Two strikes and the team is off the Tour
In fact, diagnostic tests will also take place on both rest days, while the role of team doctors will be essential: they are responsible for guaranteeing medical safety within their team’s bubble and check staff members’ condition throughout the race.
Much is at stake: if two members of a team log a high score on the questionnaire, and that means they could be at risk but don’t even need to be positive, the whole team will be expelled.
“An enormous job has been done to guarantee competition resumption and we are happy of how things have gone,” says Carlo Guardascione, head of medical at Team Bahrain McLaren.
“The UCI protocol is an important instrument, although not always easy to apply: Why are we having a Covid-19 swab six days ahead of the start, when all of the team members are at their homes? We have a three days range to run it and it’s over a weekend: how about laboratories being closed?

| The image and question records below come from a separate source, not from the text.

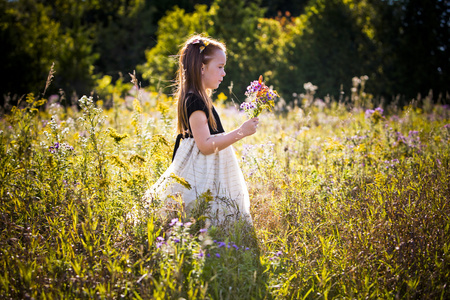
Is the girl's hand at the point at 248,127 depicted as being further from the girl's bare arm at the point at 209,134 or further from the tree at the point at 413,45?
the tree at the point at 413,45

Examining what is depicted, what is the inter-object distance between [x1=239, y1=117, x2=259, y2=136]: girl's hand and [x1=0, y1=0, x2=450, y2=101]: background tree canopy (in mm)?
5954

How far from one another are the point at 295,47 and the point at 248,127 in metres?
8.49

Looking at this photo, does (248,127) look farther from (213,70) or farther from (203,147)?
(213,70)

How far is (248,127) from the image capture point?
2.62 meters

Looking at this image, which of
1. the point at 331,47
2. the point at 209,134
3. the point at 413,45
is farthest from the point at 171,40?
the point at 209,134

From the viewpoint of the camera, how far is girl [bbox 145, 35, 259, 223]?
104 inches

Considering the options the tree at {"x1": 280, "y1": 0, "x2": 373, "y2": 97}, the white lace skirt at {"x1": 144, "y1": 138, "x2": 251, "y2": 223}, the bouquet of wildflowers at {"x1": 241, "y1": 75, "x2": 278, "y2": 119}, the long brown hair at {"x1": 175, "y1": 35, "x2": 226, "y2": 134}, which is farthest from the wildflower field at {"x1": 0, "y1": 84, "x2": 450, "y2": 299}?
the tree at {"x1": 280, "y1": 0, "x2": 373, "y2": 97}

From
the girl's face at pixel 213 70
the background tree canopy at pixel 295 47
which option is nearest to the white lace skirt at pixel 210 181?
the girl's face at pixel 213 70

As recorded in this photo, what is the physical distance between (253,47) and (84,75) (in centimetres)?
482

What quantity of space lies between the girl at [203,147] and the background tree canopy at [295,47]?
5.49 m

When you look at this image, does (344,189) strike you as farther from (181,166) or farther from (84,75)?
(84,75)

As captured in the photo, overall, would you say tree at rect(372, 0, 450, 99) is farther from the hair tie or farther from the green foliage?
the hair tie

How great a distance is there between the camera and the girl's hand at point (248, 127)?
8.54 feet

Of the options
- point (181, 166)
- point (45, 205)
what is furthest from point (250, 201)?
point (45, 205)
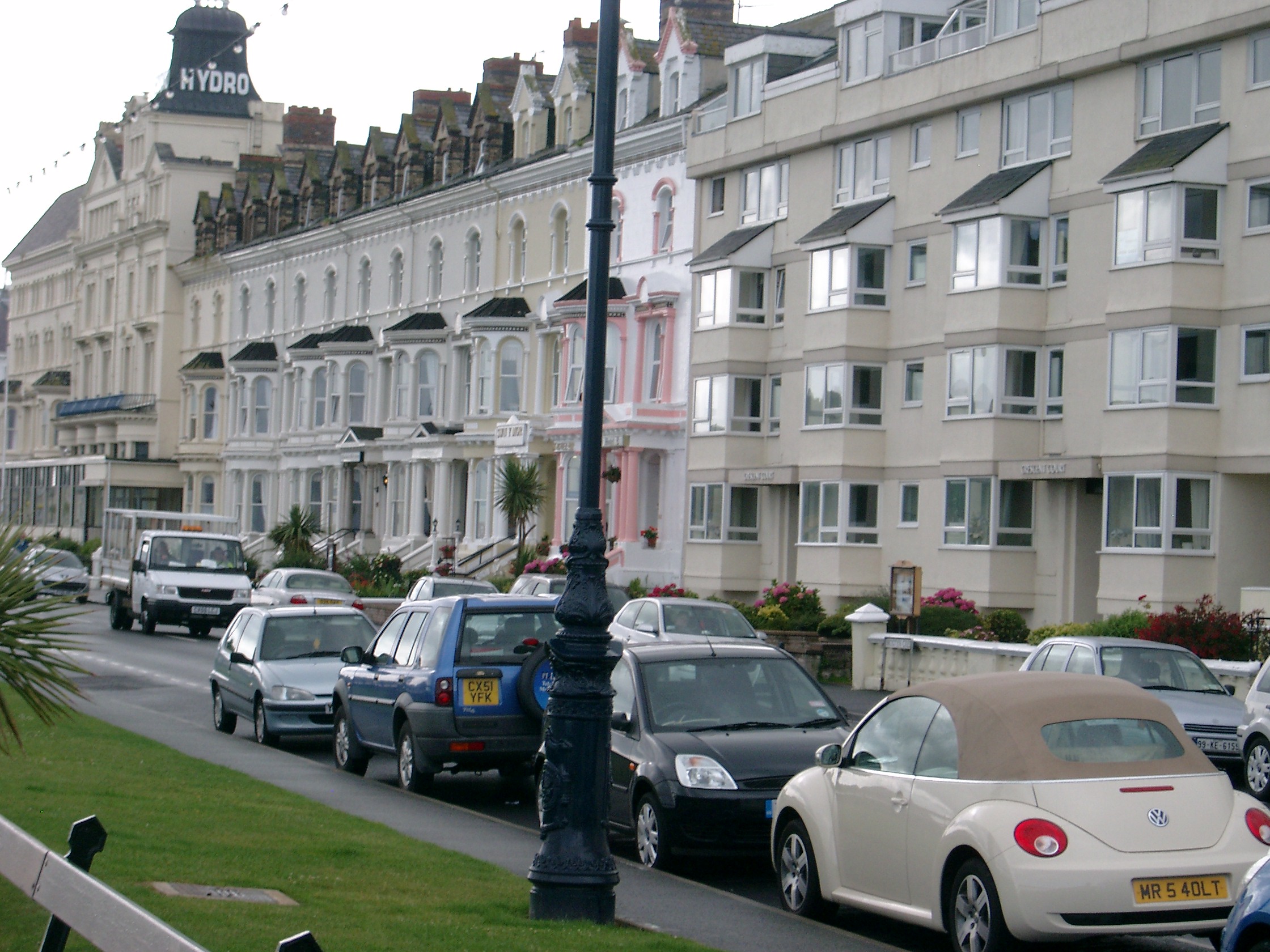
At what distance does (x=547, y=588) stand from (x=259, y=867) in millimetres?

“Having said that, bubbles work fine. I have seen it in Burgos, Poland or at the Criterium, as I took part in those races. I felt safe. I know ASO, I am sure they will do things right at the Tour too.”
While it’s possible to mitigate infection risk, it’s impossible to prevent it 100%: Bigard is well aware of this. “The most problematic situations are bound with teams’ accommodation. Each team will be grouped on a single floor or wing of a hotel, but you can’t guarantee for hotel personnel, as they are not part of the bubble.”
Teams have thought of individual solutions. “We bought machines to sanitise all rooms, bikes, cars and buses we use,” Guardascione adds.
“We re-budgeted some resources initially allocated for marketing and communication and signed a contract with a company that deals with operating theatres sterilisation,” says Andrea Agostini, chief operating officer at UAE Team Emirates.
Is it realistic to imagine a race interruption? What would have to happen? “I don’t think so. If someone tested positive, this person would be isolated and treated,” added Agostini.
“A Covid-19 cluster would have to explode within the peloton, but with the help and responsibility of us all and the measures in place today, I would rule out this possibility.”
What about the fans?
It will be a different Tour for fans too, and not only because it’s starting at the end of August.
“2020 will be my 42nd time in the last 43 years,” says Jannie Dreesen, president of Tom Dumoulin’s fanclub in Bestuur, Holland.
“I am not scared at all,” Dreesen adds. “Those who join made a choice and will respect the rules, even if it won’t be easy. Maybe some of them are exaggerated, but all we want is to see Tom: if there are rules to do this, we’ll follow them.
“Between 30 and 50 of us are going to La Planche des Belles Filles on the last Saturday and then we move on to Paris, where we’ve rented a pub: if Tom wins the Tour, we will celebrate together.”
Safety will surely forbid those wings of fans opening up in front of a climbing rider, which seem incompatible with the concept of bubble… “French organisers can prevent people on the course completely, I am sure,” Agostini adds.
“We will react with creativity then,” counters Dreesen. “If we can’t follow the race on the Planche des Belles Filles, we will drive up the previous day and hammer some wooden crosses along the course with our shirts on them.”
The setting up of a Grand Tour race is an enormous effort, but doing it in 2020 has been even more difficult. What we have heard in terms of safety measures and fans’ attitude let us hope for the best though. And now, over to the riders.